Changchun

Millisphere (noun): A discrete region of around 7 million people. A sphere of interest of roughly one-thousandth of the total world population.  

Liu Xiaobo (1955-2017) the poet, literary critic and Nobel Peace Prize winner, who died recently in prison, was born in Changchun, in China’s north-east, near the border with North Korea. Changchun has a metropolitan/urban population of 7.5 million and is known as the “Detroit of China”.

Changchun’s mayor, Liu Changlong, shares the Liu family name but the real power lies with the party-secretary, Wang Junzheng. Wang is a typical communist party operative; with doctorates in social science and management.

Changchun started as a minor siding on the Russian railway-line before being captured by the Japanese who made it into the capital of their Manchurian domain.

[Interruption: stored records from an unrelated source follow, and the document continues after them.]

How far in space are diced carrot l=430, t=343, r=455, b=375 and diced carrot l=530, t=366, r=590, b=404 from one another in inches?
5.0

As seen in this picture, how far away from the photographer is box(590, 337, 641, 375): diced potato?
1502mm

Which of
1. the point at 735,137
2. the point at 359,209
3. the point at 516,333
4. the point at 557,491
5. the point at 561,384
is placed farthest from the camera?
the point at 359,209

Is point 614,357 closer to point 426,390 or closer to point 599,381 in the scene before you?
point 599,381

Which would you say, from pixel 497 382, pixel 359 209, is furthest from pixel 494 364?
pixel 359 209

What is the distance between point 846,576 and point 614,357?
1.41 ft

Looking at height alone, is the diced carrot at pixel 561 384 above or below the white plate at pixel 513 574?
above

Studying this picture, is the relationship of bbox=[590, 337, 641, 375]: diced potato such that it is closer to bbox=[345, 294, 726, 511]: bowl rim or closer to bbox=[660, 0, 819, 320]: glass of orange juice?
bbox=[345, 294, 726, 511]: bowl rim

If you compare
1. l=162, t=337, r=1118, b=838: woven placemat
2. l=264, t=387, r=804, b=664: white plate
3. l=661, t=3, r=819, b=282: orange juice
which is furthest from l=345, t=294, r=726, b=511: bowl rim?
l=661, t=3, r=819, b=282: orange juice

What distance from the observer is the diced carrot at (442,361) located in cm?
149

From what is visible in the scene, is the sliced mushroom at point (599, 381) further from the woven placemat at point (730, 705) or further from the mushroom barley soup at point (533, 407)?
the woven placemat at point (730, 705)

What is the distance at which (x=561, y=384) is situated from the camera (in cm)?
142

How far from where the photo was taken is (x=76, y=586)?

Unlike most Chinese cities, whose layout evolved from antiquity, Changchun was laid out by the Japanese in the 20th century on western lines; built to be a symbol of Japanese rule: progressive, beneficent and modern.

Liberated by the Russians in 1946 it was briefly held by the nationalist Kuomintang before falling to Mao Tse Dung’s army in the “siege of Changchun” when 80% of the town’s residents were deliberately starved to death.

Liu Xiaobo completed a PhD on Aesthetics and Human Freedom and rose to the top of Chinese academia, lecturing at Beijing University and abroad. He set up and was the president (2003-2007) of China’s PEN (an international writers organisation) and flew back from overseas to negotiate on behalf of the protesters in Tiananmen square.

Liu Xiaobo had a moment of epiphany in the Museum of Modern Art in New York. He reasoned that he could use western civilisation as a tool to critique China and to use his own creativity to critique the west. “Islamism” he called  extremely intolerant and bloodthirsty and he called Chinese intellectuals search for rationalism and harmony in Marxist materialism and Kantian idealism: “slave mentality.” All it would take for China to come right was “300 years of colonisation and to make the Dalai Lama the next leader” he said, using intellectual shock tactics.

Liu Xiaobo got himself locked up the fourth time for drawing up “Charter 08”, a list of nineteen changes Liu thought necessary for the future of China. These included an independent legal system, freedom of association and  the elimination of a one-party state. Liu advocated a federated republic, like the United States, with elected public officials instead of centrally appointed functionaries, like party-secretary Wang. Liu Xiaobo was arrested in 2009 for “inciting the subversion of state power”.

Liu Xiaobo was awarded the Nobel Prize in 2010, while in prison, “for his long and nonviolent struggle for fundamental human rights in China.” Faced with international criticism the Chinese government’s bottom line was that Liu was imprisoned “to make sure a society of 1.4 billion runs smoothly.” The dissident artist Ai Wei Wei (exiled in Germany) said: “Liu was imprisoned for his words.”

Liu Xiaobo said the internet was “God’s gift to the  Chinese people” calling it the first medium the Chinese Communist Party can’t control. The internet makes traditional  media more truthful by giving Chinese citizens a place to “meet while not meeting,” he reasoned.

From the centre of accademia Liu Xiaobo told the Party and the Chinese people that all was not rosy-red. The “Red and the Black”, the government and the underworld, had become one, he said. China had no ideology other than vulgar conspicuous consumption and ultra-superficial patriotism, full of blind self-confidence, empty boasts and pent-up hatred. The Chinese Communist Party was a 19th century authoritarian violent government where corruption was pervasive, Liu concluded. “China has no freedom, therefore Tibet has no autonomy,” he once said.

In his condolences to Liu’s widow, Liu Xia, the 14th Dalai Lama said that the people of China should honour Liu Xiaobo by carrying forward the principles he long embodied, which would lead to a more harmonious, stable and prosperous China.

Liu Xiaobo’s ashes were spread at sea so as not to create a shrine where people might pay homage to this poet, but in his leafy hometown of Changchun, Liu Xiaobo’s ideas would have been discussed, if not in public then on the internet.